AIM OF THE EXERCISE: Retype the data from its first line through the line that contains "point 995,984 →", keeping every character as it is.

ROWS:
* * *

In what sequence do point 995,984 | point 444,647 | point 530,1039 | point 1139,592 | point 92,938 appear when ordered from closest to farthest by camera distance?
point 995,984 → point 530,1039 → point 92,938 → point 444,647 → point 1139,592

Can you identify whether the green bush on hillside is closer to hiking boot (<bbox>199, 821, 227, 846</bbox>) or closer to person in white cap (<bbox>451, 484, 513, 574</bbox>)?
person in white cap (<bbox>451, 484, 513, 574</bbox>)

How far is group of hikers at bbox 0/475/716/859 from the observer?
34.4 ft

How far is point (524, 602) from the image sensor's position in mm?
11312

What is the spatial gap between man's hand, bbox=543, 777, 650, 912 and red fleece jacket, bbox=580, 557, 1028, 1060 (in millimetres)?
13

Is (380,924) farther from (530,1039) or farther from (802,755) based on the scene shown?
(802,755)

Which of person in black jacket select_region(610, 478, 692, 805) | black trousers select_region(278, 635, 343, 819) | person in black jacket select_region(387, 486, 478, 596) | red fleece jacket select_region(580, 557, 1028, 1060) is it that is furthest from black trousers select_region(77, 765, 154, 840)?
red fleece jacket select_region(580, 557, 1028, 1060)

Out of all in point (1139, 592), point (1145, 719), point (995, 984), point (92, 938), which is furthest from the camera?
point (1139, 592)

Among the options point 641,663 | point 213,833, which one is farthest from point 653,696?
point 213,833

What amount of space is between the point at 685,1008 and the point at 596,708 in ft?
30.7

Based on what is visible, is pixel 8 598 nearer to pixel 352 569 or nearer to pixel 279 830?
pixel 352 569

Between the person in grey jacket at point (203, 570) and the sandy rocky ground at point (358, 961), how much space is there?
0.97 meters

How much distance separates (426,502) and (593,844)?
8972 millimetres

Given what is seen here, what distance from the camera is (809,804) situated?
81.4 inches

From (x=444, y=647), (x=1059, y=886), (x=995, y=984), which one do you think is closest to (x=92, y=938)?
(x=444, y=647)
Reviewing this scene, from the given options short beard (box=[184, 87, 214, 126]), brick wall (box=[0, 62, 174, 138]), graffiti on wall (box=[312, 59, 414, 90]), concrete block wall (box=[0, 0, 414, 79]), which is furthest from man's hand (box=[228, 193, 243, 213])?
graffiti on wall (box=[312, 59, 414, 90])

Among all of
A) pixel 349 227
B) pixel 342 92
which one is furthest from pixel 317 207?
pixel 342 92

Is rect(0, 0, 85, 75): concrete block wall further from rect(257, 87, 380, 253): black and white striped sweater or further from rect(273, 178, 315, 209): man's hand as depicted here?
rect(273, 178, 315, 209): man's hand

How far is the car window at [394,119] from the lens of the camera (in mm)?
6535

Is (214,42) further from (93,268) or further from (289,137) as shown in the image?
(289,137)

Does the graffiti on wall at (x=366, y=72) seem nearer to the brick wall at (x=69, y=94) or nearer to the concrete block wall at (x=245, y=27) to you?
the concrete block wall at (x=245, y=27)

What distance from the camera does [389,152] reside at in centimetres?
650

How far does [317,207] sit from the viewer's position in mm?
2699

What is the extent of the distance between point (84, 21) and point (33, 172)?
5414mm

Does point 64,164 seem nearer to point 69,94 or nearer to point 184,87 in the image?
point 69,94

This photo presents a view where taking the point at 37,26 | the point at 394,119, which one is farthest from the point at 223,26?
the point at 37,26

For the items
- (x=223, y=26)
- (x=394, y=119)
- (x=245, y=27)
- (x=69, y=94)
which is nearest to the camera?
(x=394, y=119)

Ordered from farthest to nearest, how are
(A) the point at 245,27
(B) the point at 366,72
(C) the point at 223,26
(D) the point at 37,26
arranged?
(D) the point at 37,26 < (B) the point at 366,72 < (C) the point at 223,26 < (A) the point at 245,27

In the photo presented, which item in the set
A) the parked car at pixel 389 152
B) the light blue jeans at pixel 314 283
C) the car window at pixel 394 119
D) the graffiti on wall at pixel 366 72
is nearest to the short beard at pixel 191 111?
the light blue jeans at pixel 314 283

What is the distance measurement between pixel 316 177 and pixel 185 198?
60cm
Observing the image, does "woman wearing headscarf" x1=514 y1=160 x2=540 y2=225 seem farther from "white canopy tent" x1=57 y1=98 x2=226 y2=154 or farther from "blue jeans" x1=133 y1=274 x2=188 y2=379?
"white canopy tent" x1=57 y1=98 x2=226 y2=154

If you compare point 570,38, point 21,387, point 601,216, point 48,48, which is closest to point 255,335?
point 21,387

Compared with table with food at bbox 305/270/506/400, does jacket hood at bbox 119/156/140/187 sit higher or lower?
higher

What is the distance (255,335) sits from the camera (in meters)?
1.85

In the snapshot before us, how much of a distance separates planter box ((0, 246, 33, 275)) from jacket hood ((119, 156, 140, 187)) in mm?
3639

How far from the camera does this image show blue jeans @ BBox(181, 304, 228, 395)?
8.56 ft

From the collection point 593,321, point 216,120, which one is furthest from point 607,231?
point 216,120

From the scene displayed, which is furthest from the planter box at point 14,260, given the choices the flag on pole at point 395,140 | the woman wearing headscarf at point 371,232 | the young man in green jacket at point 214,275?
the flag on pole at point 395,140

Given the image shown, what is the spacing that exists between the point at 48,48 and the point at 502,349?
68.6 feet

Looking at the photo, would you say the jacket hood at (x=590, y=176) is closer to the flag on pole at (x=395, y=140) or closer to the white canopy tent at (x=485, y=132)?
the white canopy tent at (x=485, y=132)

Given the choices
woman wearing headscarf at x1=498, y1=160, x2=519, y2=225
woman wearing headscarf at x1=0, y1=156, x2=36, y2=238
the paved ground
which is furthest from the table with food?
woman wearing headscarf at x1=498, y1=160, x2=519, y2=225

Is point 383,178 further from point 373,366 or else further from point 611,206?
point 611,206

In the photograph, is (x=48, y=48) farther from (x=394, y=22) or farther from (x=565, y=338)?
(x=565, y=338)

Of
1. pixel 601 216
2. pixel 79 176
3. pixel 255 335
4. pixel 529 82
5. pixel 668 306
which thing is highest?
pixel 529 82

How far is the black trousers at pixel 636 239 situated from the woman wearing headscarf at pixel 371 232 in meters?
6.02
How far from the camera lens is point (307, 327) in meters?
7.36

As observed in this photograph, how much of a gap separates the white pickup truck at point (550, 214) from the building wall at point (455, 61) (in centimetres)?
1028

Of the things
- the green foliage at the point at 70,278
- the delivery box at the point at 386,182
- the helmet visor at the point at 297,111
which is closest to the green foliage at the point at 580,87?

* * *

FULL RESPONSE:
In what sequence do point 995,984 | point 444,647 | point 530,1039 | point 1139,592 | point 92,938 appear when ordered from closest to farthest by camera distance?
point 995,984 → point 530,1039 → point 92,938 → point 444,647 → point 1139,592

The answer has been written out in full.